Most providers will confidently answer the monitoring questions and hedge on enforcement. The difference between "we check that controls are in place" and "we make sure controls stay in place" is exactly where breaches happen.
How Zip Helps Teams Stay in Control as They Scale
Most breaches at small companies don't happen because the company has the wrong tools. They happen because the tools weren't running, weren't configured correctly, or drifted out of enforcement while nobody was watching. That's why the built and managed security model prevents breaches more effectively than an MSP or MSSP.
Zip Security orchestrates Jamf, Microsoft Intune, CrowdStrike, and your identity provider so they actually function as a system. The platform deploys what's missing, takes over what's already running, and continuously enforces the controls underneath, auto-fixing drift before it shows up in an audit or a breach. You see it all from one dashboard. The dashboard is convenient. The orchestration is the product.
Licenses stay in your name, not ours, so you keep ownership of your stack. And Zip includes 24/7 Managed Detection and Response (MDR) at the Advanced tier, meaning our team is actively watching for threats and responding around the clock.
Phoebe, a healthcare AI startup, had a specific worry before deploying Zip: CrowdStrike's endpoint detection would flag developer activity as a threat and cost engineers hours of lost productivity. That didn't happen. With Zip and CrowdStrike, Phoebe hit 100% endpoint coverage in three days with zero developer friction or engineering involvement. Nobody had to stop what they were doing. That's what it looks like when security runs in the background instead of getting in the way.
Want to see how lean teams run enterprise-grade security? Book a demo with Zip today.
FAQs About MSP vs. MSSP
Do I need both an MSP and an MSSP?
For lean teams, the two-provider model creates a handoff problem where neither party owns the outcome. A built and managed security platform (BMSP) eliminates that gap by deploying, enforcing, and responding all from one place. For small businesses without the headcount to manage vendor handoffs or chase down who's responsible for what, that single point of accountability is what actually keeps controls running.
What's the difference between an MSSP and SOC-as-a-Service?
SOC-as-a-Service is a more fully outsourced model where the provider handles both monitoring and response. Contrast this with traditional MSSPs, which often expect your team to act on any alerts they send.

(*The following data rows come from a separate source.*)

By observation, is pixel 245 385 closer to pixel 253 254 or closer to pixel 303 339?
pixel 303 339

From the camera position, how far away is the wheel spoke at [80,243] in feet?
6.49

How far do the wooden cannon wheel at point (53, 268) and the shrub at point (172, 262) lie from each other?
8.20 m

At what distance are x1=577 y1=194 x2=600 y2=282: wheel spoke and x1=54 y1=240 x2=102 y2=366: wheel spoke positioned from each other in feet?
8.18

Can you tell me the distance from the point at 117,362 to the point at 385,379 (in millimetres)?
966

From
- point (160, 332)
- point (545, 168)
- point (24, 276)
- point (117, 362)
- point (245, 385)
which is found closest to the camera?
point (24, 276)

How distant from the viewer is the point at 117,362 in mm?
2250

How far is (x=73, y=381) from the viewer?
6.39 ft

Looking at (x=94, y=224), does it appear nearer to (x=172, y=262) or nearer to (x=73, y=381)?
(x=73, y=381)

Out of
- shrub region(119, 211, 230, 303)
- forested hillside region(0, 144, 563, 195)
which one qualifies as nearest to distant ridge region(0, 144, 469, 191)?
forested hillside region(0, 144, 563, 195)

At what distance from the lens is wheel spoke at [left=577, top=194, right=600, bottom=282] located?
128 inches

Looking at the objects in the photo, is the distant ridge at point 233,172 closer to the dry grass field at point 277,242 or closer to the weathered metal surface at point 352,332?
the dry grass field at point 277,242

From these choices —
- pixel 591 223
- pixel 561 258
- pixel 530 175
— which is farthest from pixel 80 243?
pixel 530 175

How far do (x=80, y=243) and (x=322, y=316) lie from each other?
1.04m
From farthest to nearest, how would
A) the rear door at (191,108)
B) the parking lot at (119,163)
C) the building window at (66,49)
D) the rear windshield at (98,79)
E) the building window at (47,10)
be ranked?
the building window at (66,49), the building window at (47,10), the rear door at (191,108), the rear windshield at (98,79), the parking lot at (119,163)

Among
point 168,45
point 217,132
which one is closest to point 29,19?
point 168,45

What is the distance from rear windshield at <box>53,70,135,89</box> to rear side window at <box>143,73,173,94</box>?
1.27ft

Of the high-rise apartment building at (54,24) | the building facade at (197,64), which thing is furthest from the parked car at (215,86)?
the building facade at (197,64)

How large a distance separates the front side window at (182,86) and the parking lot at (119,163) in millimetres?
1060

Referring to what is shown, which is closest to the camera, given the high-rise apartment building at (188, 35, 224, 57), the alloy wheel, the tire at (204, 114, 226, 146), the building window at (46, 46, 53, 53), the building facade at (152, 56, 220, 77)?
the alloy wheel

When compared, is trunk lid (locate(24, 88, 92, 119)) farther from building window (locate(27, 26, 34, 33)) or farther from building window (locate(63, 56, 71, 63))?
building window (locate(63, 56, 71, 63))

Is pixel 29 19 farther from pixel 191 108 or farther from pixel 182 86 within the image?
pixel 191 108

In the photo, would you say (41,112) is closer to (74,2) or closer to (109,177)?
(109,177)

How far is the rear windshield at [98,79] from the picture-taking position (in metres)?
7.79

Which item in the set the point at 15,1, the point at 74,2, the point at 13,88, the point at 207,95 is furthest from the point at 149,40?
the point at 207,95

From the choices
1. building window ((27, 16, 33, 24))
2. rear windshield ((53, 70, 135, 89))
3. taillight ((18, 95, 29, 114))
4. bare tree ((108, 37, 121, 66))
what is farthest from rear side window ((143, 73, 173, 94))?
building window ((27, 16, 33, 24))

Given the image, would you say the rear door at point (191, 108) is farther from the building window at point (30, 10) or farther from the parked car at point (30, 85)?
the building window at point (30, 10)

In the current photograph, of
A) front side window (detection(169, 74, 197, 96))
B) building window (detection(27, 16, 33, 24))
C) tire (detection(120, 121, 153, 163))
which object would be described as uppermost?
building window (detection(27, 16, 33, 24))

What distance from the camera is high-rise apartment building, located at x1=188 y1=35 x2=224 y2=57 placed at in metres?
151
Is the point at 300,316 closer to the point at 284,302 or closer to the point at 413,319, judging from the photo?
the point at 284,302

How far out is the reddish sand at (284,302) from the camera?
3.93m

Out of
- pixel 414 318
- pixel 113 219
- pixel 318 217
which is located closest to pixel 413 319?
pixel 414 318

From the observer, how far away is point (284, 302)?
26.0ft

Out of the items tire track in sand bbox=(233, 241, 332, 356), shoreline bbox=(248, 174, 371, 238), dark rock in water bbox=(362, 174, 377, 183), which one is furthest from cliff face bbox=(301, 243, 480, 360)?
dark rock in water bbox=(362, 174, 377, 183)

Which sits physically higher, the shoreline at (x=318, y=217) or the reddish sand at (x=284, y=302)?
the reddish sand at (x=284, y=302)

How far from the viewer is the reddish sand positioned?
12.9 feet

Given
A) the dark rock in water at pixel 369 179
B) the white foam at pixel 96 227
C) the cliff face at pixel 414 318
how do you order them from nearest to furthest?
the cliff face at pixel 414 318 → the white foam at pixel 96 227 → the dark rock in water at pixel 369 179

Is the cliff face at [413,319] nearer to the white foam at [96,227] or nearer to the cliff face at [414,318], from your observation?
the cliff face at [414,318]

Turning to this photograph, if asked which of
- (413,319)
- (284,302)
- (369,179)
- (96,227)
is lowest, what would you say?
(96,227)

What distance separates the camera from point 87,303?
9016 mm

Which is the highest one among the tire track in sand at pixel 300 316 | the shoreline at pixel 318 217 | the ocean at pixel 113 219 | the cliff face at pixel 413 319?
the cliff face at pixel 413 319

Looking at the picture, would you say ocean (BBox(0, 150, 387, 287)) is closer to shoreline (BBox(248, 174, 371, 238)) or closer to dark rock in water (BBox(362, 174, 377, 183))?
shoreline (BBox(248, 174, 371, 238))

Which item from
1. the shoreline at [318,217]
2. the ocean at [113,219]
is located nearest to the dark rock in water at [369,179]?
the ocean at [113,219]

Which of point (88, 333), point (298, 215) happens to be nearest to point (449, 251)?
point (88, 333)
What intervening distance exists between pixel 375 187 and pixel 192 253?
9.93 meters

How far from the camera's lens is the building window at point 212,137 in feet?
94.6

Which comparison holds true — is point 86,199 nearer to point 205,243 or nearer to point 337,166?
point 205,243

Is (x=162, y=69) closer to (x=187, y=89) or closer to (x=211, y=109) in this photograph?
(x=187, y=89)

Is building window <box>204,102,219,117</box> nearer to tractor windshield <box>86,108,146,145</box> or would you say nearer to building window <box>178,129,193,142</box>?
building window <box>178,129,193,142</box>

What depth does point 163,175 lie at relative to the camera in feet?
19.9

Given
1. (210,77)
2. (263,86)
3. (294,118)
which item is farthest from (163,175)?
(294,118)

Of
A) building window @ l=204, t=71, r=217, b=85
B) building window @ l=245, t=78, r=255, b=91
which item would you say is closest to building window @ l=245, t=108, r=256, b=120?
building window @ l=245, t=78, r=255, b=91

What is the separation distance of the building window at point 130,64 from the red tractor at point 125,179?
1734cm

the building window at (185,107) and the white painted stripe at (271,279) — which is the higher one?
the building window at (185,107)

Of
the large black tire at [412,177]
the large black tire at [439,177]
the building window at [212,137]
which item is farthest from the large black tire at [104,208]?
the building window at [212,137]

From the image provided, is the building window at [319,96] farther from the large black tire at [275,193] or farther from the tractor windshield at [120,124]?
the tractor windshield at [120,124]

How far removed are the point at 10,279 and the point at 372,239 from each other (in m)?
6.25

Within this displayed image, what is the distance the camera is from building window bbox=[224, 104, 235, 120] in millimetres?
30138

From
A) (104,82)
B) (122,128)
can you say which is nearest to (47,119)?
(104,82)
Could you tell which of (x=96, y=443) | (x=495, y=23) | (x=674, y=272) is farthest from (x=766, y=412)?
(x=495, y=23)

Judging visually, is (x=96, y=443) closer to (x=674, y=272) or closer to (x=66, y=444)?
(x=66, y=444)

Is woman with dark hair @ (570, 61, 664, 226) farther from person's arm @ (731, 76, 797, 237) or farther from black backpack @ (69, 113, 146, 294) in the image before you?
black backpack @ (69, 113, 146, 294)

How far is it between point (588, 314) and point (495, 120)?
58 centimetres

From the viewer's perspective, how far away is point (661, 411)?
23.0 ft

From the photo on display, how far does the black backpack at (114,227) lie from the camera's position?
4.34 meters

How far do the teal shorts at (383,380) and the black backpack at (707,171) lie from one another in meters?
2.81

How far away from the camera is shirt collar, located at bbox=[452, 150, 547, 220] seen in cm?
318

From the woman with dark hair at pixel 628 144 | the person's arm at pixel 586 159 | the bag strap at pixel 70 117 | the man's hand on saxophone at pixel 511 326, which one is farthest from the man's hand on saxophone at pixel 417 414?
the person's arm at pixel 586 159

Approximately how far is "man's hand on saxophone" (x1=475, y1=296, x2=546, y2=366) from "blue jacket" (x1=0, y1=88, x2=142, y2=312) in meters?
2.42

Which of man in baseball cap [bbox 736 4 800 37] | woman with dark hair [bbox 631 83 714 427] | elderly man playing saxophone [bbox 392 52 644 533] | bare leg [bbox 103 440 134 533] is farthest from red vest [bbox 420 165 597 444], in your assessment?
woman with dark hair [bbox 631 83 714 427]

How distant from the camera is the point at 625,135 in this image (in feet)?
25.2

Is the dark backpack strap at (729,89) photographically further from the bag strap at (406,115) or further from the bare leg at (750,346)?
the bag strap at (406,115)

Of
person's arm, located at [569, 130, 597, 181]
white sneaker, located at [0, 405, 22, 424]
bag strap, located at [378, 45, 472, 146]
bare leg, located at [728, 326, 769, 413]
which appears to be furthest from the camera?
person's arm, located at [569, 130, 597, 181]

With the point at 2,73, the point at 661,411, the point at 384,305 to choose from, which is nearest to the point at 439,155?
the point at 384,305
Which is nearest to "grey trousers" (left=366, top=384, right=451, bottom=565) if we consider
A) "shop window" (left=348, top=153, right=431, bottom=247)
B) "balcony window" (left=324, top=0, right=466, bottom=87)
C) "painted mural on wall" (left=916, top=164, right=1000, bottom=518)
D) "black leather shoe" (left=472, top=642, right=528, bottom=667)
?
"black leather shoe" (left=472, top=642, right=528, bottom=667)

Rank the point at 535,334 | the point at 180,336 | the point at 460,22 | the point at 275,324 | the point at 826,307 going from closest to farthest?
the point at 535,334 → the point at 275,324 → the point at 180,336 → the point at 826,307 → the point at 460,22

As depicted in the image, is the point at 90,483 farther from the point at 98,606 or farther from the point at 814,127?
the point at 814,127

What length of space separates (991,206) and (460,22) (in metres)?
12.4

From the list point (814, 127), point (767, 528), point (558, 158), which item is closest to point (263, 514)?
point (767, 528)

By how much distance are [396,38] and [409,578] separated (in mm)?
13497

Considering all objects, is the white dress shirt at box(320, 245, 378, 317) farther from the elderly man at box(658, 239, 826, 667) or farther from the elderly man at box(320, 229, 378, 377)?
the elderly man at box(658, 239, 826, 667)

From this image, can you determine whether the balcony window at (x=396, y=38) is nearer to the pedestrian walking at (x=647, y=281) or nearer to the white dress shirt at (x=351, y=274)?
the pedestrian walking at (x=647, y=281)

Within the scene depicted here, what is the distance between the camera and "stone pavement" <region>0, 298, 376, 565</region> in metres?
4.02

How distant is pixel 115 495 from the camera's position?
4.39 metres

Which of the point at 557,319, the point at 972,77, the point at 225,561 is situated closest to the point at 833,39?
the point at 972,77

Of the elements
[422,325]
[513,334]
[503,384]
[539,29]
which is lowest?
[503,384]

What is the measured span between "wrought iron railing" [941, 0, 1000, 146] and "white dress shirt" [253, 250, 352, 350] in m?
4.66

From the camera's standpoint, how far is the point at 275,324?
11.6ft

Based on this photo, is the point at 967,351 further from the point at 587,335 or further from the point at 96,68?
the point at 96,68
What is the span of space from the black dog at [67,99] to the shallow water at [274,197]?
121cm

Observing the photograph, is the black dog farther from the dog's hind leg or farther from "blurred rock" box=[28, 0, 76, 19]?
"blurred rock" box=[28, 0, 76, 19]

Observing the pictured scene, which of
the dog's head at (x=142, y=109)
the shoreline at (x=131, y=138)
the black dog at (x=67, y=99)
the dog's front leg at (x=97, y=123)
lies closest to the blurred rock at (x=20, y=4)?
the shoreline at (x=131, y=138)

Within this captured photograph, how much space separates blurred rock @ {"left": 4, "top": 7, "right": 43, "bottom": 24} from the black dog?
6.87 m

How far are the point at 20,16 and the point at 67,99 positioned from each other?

How much does an MSSP cost compared to hiring a security engineer?
MSSPs often come with enterprise-oriented pricing and seat minimums, and hiring a security engineer can cost more than many small businesses can justify. Pricing varies by vendor and deployment scope, but a built and managed security platform like Zip consistently lands at a fraction of the cost of either MSSP contracts or a full-time security hire.
For example, BD Emerson cut their clients' CrowdStrike licensing by 40% and saved clients at least $200,000 a year on compliance work using Zip Security, all without adding headcount.
What's the alternative to an MSP for a small business?
A built and managed security platform like Zip Security, that handles device management, endpoint threat detection, identity, and compliance from a single platform. You get hands-on security support tailored to your environment and budget.
Is an MSSP worth it for a small company?
The traditional MSSP model often assumes you have internal security staff to investigate and act on alerts. Teams without that capability get better outcomes from MDR or a built and managed security platform like Zip that handles active threat response.